Problems and tasks:
1. Translate this sentence from the article on Stagwell's fourth-quarter earnings into Spanish: "Revenue of $807 million exceeded analyst projections of $734 million, representing a 10% beat and a 2% increase from the prior year period."
2. Reproduce word for word the passage of the Stagwell earnings article that begins at the words "The company reported" and stops after the words "precise campaign targeting.".

Stagwell surges on Q4 earnings beat, FY26 guidance increase
Earnings

Stagwell surges on Q4 earnings beat, FY26 guidance increase

Marketing Cloud revenue jumps 230% as company expands buyback to $400M

Stagwell Inc. shares climbed in Tuesday trading after the digital marketing agency reported fourth-quarter earnings that topped analyst expectations and raised guidance for 2026, signaling accelerating growth in its AI-powered Marketing Cloud business.

The company reported adjusted earnings per share of $0.30 for the quarter ended December 31, 2025, beating the $0.22 consensus estimate by 37%. Revenue of $807 million exceeded analyst projections of $734 million, representing a 10% beat and a 2% increase from the prior year period.

Stagwell's most striking performance came from its Marketing Cloud segment, which delivered 230% year-over-year net revenue growth to reach $27.7 million in the fourth quarter. The full-year Marketing Cloud revenue reached $106.5 million, validating the company's strategic bet on data-driven, AI-enhanced marketing solutions that have gained traction among enterprise clients seeking more precise campaign targeting.

Raw data:
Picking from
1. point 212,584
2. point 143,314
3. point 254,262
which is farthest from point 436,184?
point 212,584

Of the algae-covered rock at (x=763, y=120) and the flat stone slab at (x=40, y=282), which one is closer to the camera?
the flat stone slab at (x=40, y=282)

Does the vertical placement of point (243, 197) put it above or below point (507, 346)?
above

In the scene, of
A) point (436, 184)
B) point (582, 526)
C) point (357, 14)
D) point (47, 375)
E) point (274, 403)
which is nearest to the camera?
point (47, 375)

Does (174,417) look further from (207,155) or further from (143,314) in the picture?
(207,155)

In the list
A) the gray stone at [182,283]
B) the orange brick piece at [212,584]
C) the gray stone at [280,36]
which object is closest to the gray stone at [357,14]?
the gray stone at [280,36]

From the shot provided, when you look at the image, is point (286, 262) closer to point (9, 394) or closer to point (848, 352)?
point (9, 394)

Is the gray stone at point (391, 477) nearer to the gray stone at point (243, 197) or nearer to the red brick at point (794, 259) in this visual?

Answers:
1. Los ingresos de 807 millones de dólares superaron las proyecciones de los analistas de 734 millones de dólares, lo que representa una superación del 10 % y un aumento del 2 % con respecto al mismo período del año anterior.

2.
The company reported adjusted earnings per share of $0.30 for the quarter ended December 31, 2025, beating the $0.22 consensus estimate by 37%. Revenue of $807 million exceeded analyst projections of $734 million, representing a 10% beat and a 2% increase from the prior year period.

Stagwell's most striking performance came from its Marketing Cloud segment, which delivered 230% year-over-year net revenue growth to reach $27.7 million in the fourth quarter. The full-year Marketing Cloud revenue reached $106.5 million, validating the company's strategic bet on data-driven, AI-enhanced marketing solutions that have gained traction among enterprise clients seeking more precise campaign targeting.